Self-diagnosis and treatment by consumers as a means of reducing medical
costs contribute to the predicted continued growth in the usage of herbal products.
Herbal products are notoriously difficult to evaluate for potential drug interactions
because of the wide range of possible interactions, the lack of clarity surrounding the
active components, and the often insufficient knowledge of the pharmacokinetics of the
offending constituents. It is a standard practice for innovative drugs in development to
identify particular components from herbal goods and describe their interaction
potential as part of a systematic study of herbal product drug interaction risk. By
cutting down on expenses and development times, computer-assisted drug design has
helped speed up the drug discovery process. The natural origins and variety of
traditional medicinal herbs make them an attractive area of study as a complement to
modern pharmaceuticals. To better understand the pharmacological foundation of the
actions of traditional medicinal plants, researchers have increasingly turned to in silico
approaches, including virtual screening and network analysis. The combination of
virtual screening and network pharmacology can reduce costs and improve efficiency
in the identification of innovative drugs by increasing the proportion of active
compounds among candidates and by providing an appropriate demonstration of the
mechanism of action of medicinal plants.
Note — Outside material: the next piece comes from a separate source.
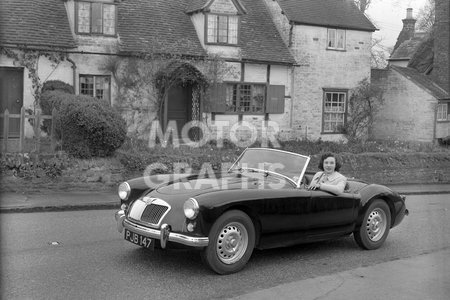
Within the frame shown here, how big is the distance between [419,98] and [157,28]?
13486mm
In this chapter, we propose a thorough
technical route that utilizes several in silico approaches to discover the pharmacological
foundation of the effects of medicinal plants. This involves discussing the software
used in the prediction of herb-drug interaction with a suitable database.
Keywords: Candidates, Computer-assisted, Cost, Composition, Components, Drug discovery, Drug design, Expenditures, Efficiency, Herbal products, In silico, Interactions, Medical, Medicinal plant, Pharmaceutical, Pharmacokinetics, Selfdiagnosis, Traditional, Treatment, Virtual screening.